Stuart Russell was born in 1962 in Portsmouth, England. He received his B.A. with first-class honours in physics from Oxford University in 1982, and his Ph.D. in computer science from Stanford in 1986. He then joined the faculty of the University of California, Berkeley, where he is a Professor and former Chair of Computer Science, Director of the Centre for Human-Compatible AI, and holder of the Smith–Zadeh Chair in Engineering.

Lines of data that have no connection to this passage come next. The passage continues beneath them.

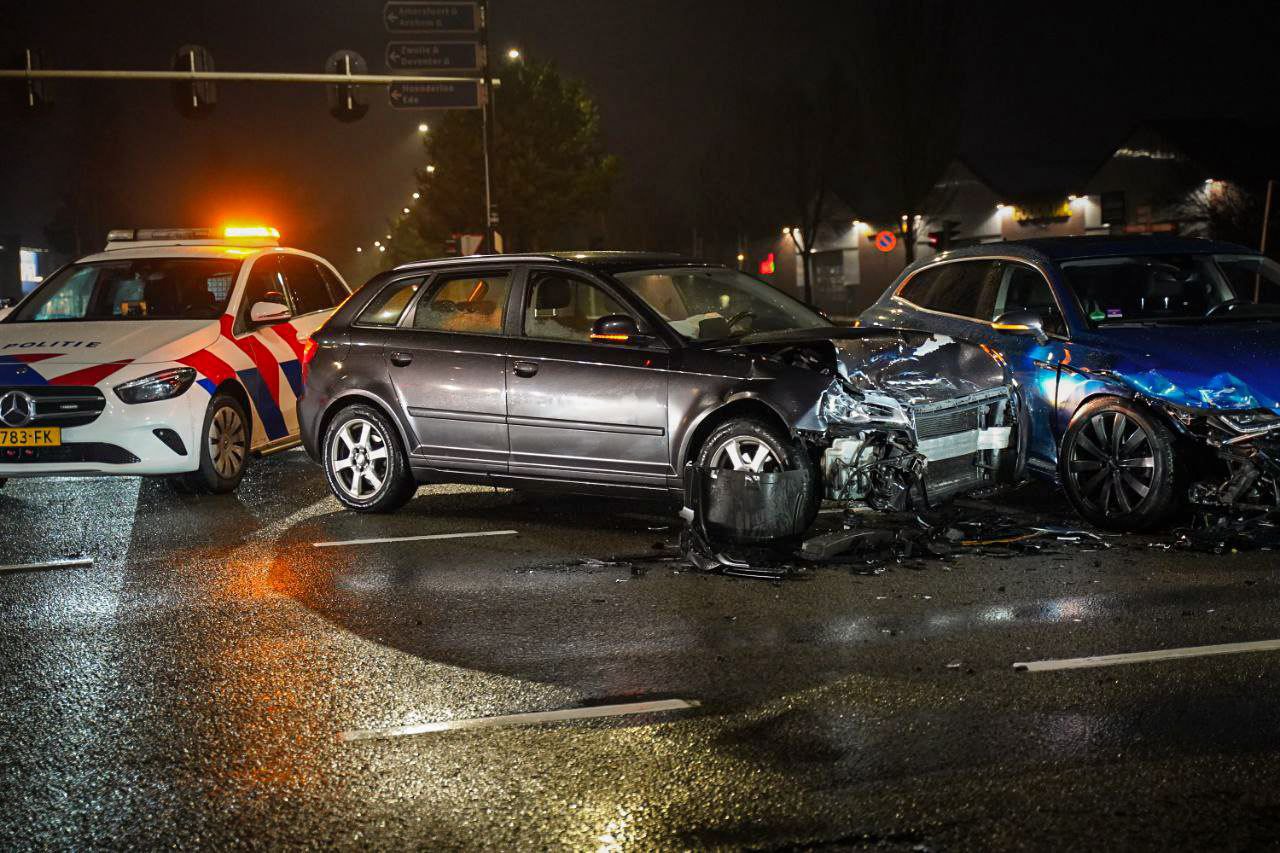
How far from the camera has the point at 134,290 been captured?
11.7 meters

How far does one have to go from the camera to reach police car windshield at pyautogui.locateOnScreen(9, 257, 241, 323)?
11469mm

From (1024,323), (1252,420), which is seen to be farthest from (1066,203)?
(1252,420)

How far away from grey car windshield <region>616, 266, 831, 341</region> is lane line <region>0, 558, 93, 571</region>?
3572 millimetres

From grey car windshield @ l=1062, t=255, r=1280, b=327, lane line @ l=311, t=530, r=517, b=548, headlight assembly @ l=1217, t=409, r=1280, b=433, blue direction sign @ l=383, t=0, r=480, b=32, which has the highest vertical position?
blue direction sign @ l=383, t=0, r=480, b=32

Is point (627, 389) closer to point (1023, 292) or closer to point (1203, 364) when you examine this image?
point (1023, 292)

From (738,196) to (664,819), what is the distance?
263 ft

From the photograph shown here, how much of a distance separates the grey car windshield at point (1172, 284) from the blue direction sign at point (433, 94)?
20372mm

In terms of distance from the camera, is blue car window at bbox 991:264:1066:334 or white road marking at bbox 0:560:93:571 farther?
blue car window at bbox 991:264:1066:334

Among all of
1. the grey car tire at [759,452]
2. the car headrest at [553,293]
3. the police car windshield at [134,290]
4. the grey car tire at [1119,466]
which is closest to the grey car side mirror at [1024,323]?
the grey car tire at [1119,466]

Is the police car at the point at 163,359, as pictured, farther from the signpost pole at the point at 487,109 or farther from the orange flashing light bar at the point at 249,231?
the signpost pole at the point at 487,109

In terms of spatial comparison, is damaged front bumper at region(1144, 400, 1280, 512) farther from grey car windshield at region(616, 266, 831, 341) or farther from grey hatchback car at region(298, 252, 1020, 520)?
grey car windshield at region(616, 266, 831, 341)

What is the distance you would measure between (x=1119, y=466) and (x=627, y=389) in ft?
9.28

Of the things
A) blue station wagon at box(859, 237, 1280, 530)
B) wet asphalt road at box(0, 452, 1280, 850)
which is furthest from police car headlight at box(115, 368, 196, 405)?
blue station wagon at box(859, 237, 1280, 530)

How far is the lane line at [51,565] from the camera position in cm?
809
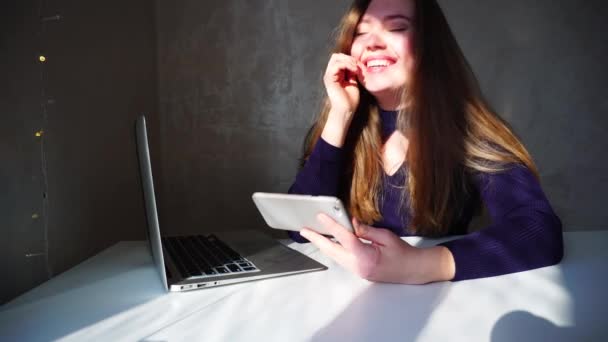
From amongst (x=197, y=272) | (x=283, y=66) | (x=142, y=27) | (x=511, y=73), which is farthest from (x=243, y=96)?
(x=197, y=272)

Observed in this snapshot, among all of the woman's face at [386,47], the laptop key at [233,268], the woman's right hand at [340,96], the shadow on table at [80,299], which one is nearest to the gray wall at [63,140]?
the shadow on table at [80,299]

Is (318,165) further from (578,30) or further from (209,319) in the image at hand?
(578,30)

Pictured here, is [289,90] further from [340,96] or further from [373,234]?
[373,234]

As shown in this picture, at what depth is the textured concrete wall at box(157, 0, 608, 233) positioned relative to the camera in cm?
213

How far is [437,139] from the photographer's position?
1094mm

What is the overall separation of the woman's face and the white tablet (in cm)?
60

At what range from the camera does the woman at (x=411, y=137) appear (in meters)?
1.02

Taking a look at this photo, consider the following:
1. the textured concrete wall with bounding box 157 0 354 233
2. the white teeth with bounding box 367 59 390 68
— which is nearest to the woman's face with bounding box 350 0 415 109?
the white teeth with bounding box 367 59 390 68

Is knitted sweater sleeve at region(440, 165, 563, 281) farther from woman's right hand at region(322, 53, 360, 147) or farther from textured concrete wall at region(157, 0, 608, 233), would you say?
textured concrete wall at region(157, 0, 608, 233)

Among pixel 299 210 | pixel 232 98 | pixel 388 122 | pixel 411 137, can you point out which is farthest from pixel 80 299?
pixel 232 98

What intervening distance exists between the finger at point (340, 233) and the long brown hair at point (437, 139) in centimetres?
50

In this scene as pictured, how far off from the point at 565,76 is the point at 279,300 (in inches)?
86.4

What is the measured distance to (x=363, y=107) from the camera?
1.36 m

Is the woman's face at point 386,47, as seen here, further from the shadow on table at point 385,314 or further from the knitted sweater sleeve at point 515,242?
the shadow on table at point 385,314
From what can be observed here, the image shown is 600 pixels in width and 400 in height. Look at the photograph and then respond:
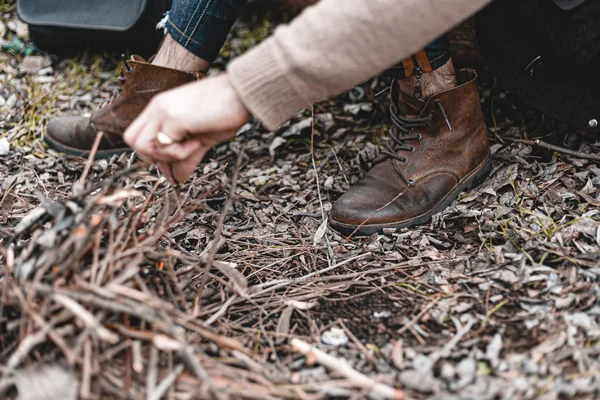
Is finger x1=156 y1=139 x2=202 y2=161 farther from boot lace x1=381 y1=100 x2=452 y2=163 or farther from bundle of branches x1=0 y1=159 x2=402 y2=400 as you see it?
boot lace x1=381 y1=100 x2=452 y2=163

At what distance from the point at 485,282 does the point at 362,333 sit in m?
0.42

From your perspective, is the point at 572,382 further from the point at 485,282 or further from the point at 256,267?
the point at 256,267

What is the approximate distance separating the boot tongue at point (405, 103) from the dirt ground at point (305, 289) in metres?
0.38

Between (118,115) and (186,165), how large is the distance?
114 centimetres

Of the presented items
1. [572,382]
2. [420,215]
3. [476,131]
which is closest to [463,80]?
[476,131]

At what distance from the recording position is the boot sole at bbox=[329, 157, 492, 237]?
1.96m

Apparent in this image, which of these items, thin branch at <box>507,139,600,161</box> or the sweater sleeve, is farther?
thin branch at <box>507,139,600,161</box>

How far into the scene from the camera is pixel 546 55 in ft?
6.12

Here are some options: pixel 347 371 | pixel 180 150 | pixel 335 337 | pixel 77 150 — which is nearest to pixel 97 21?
pixel 77 150

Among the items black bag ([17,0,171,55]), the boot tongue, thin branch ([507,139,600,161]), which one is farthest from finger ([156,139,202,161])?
black bag ([17,0,171,55])

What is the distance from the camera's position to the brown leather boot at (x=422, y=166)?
1951mm

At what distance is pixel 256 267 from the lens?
1780 millimetres

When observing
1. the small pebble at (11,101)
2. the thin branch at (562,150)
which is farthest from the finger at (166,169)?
the small pebble at (11,101)

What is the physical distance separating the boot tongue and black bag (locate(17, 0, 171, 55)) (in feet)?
4.91
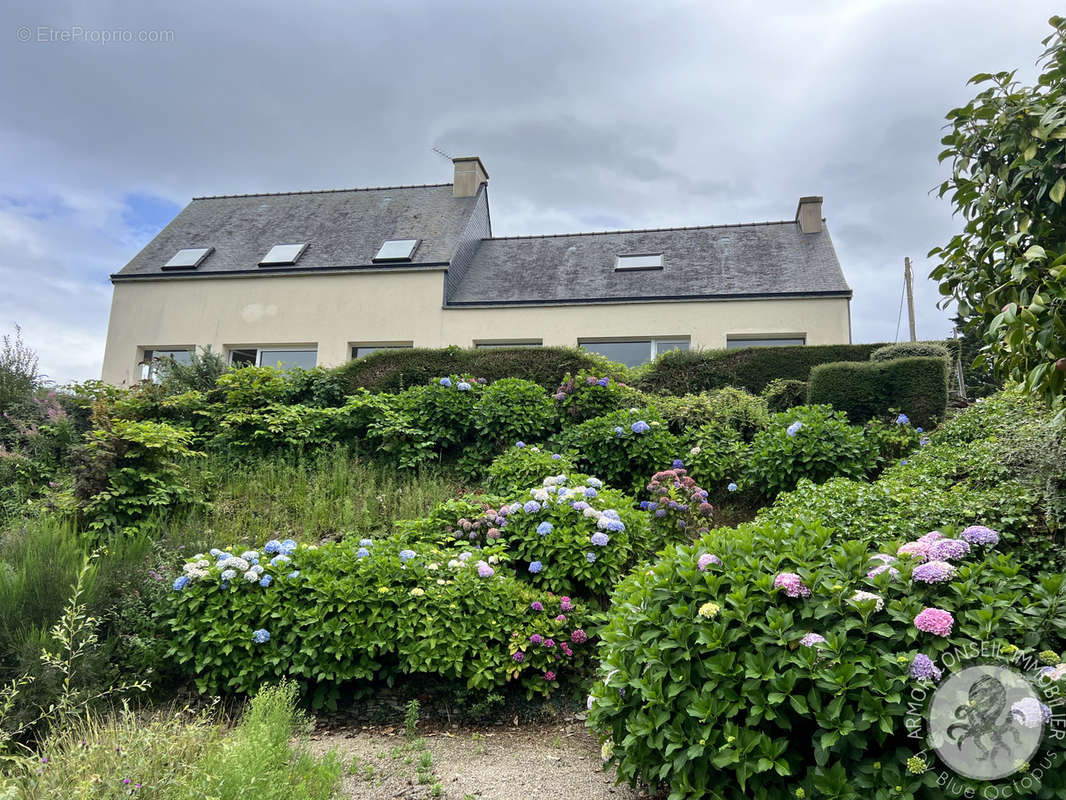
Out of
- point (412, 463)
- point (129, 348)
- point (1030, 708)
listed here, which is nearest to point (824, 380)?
point (412, 463)

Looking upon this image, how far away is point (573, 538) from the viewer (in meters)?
4.77

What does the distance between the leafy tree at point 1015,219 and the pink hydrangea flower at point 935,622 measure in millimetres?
914

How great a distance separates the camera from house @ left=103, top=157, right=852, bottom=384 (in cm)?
1418

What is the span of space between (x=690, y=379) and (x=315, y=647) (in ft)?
23.1

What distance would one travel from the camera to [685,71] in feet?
22.9

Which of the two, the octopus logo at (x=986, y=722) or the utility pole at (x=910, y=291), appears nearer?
the octopus logo at (x=986, y=722)

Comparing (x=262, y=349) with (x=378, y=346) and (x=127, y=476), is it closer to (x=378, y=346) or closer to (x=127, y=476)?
(x=378, y=346)

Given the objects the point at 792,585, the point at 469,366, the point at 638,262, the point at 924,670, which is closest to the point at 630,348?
the point at 638,262

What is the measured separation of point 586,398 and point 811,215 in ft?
37.4

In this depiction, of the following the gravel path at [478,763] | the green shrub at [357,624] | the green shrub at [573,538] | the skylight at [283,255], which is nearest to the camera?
the gravel path at [478,763]

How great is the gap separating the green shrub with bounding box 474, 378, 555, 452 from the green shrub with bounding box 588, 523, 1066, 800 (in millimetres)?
4758

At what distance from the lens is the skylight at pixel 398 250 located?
51.2ft

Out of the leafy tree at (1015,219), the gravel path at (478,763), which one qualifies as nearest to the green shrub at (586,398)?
the gravel path at (478,763)

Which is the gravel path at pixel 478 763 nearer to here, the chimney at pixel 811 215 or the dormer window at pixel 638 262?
the dormer window at pixel 638 262
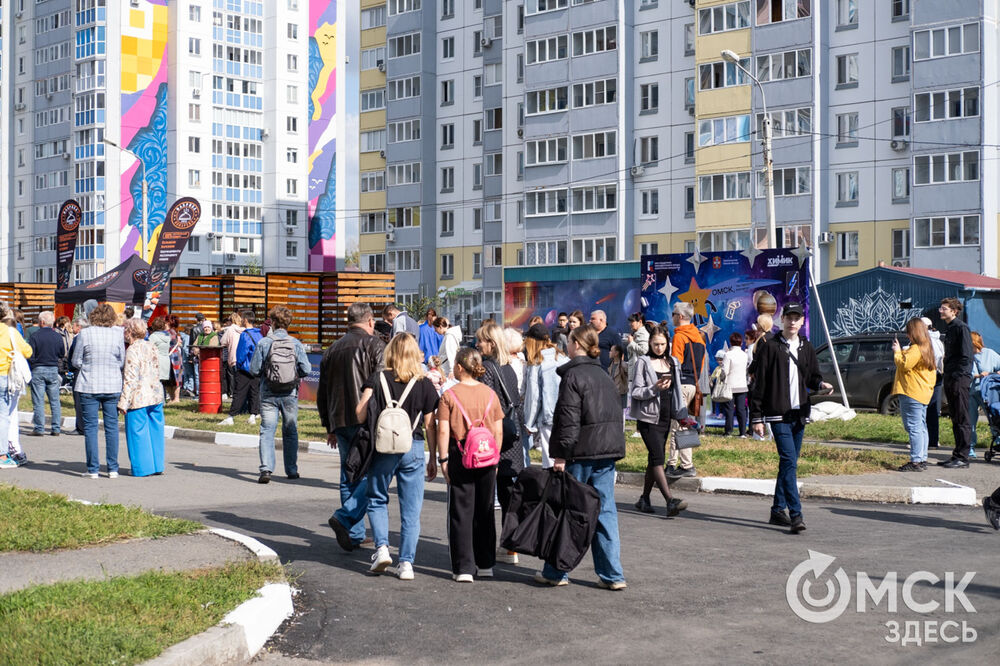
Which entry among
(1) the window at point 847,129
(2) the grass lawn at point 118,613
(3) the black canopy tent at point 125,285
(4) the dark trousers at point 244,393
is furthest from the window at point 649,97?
(2) the grass lawn at point 118,613

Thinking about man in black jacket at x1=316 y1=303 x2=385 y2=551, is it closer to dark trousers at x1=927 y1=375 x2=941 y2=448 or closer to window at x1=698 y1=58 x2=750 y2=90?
dark trousers at x1=927 y1=375 x2=941 y2=448

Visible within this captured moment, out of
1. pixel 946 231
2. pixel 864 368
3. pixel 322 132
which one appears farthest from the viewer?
pixel 322 132

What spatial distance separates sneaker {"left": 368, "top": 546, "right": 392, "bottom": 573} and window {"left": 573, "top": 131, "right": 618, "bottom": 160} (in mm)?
55603

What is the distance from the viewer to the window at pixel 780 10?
55875 mm

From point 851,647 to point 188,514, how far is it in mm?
6857

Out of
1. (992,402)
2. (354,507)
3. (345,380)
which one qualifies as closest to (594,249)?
(992,402)

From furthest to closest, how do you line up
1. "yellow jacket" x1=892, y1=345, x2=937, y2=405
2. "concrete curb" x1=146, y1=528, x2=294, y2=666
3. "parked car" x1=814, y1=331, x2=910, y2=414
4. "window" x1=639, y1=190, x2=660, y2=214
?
"window" x1=639, y1=190, x2=660, y2=214 → "parked car" x1=814, y1=331, x2=910, y2=414 → "yellow jacket" x1=892, y1=345, x2=937, y2=405 → "concrete curb" x1=146, y1=528, x2=294, y2=666

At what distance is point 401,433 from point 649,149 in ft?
182

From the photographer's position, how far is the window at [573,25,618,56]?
62844 millimetres

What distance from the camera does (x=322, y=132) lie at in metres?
104

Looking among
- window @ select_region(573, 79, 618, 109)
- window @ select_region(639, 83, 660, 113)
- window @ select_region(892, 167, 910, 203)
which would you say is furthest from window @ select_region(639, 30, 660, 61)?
window @ select_region(892, 167, 910, 203)

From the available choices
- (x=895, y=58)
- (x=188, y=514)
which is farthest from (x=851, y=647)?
(x=895, y=58)

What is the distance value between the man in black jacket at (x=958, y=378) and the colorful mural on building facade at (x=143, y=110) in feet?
279

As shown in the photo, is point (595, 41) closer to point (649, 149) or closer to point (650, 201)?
point (649, 149)
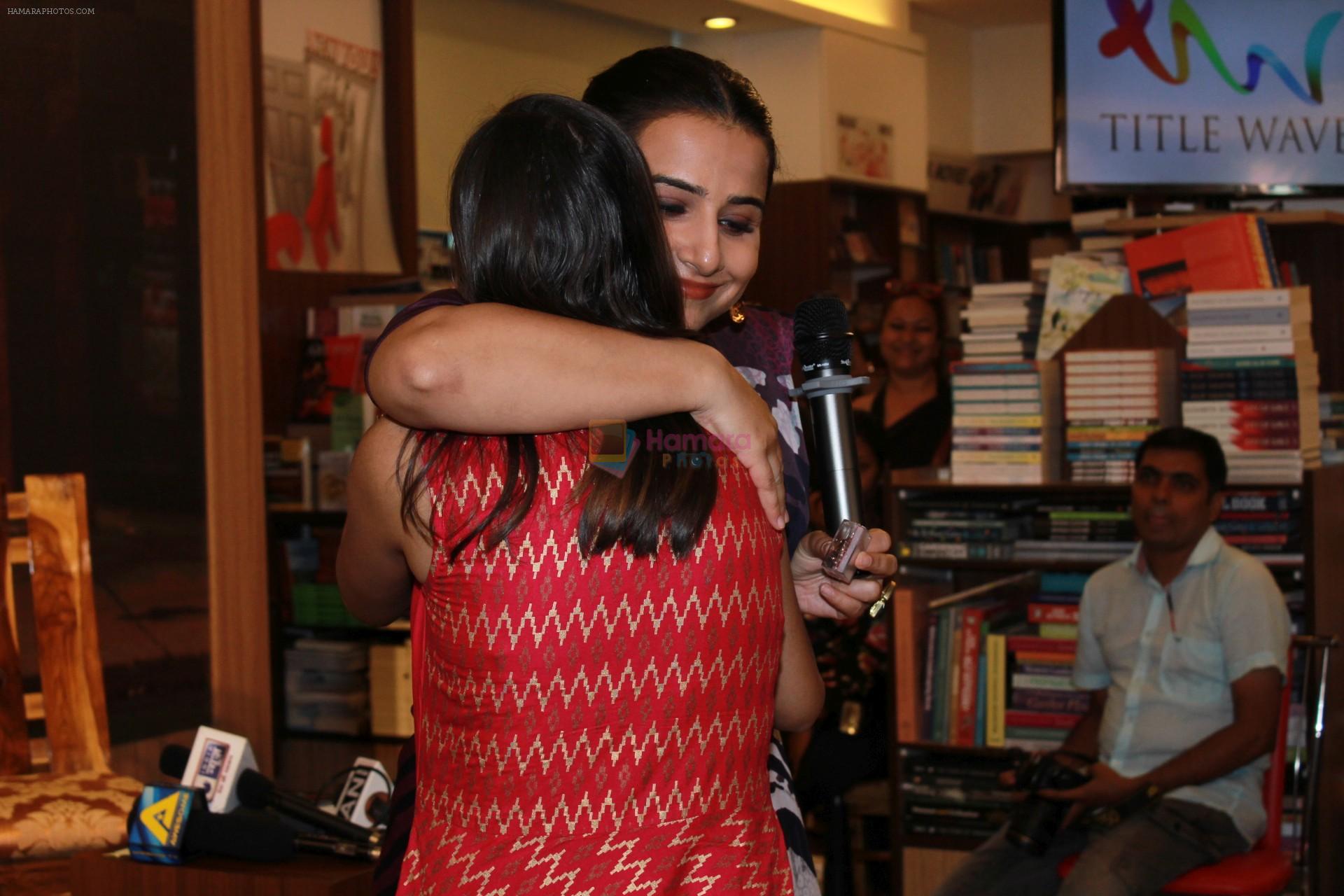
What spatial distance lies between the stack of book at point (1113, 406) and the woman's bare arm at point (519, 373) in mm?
2589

In 1990, he received the Presidential Young Investigator Award of the National Science Foundation, and in 1995 he was co-winner of the Computers and Thought Award. He is a Fellow of the American Association for Artificial Intelligence, the Association for Computing Machinery, and the American Association for the Advancement of Science, and Honorary Fellow of Wadham College, Oxford, and an Andrew Carnegie Fellow. He held the Chaire Blaise Pascal in Paris from 2012 to 2014. He has published over 300 papers on a wide range of topics in artificial intelligence. His other books include: The Use of Knowledge in Analogy and Induction, Do the Right Thing: Studies in Limited Rationality (with Eric Wefald), and Human Compatible: Artificial Intelligence and the Problem of Control.

Peter Norvig is currently Director of Research at Google, Inc., and was the director responsible for the core Web search algorithms from 2002 to 2005. He is a Fellow of the American Association for Artificial Intelligence and the Association for Computing Machinery. Previously, he was head of the Computational Sciences Division at NASA Ames Research Center, where he oversaw NASA's research and development in artificial intelligence and robotics, and chief scientist at Junglee, where he helped develop one of the first Internet information extraction services. He received a B.S. in applied mathematics from Brown University and a Ph.D. in computer science from the University of California at Berkeley.

He received the Distinguished Alumni and Engineering Innovation awards from Berkeley and the Exceptional Achievement Medal from NASA. He has been a professor at the University of Southern California and are research faculty member at Berkeley. His other books are: Paradigms of AI Programming: Case Studies in Common Lisp, Verbmobil: A Translation System for Face-to-Face Dialog, and Intelligent Help Systems for UNIX.

The two authors shared the inaugural AAAI/EAAI Outstanding Educator award in 2016.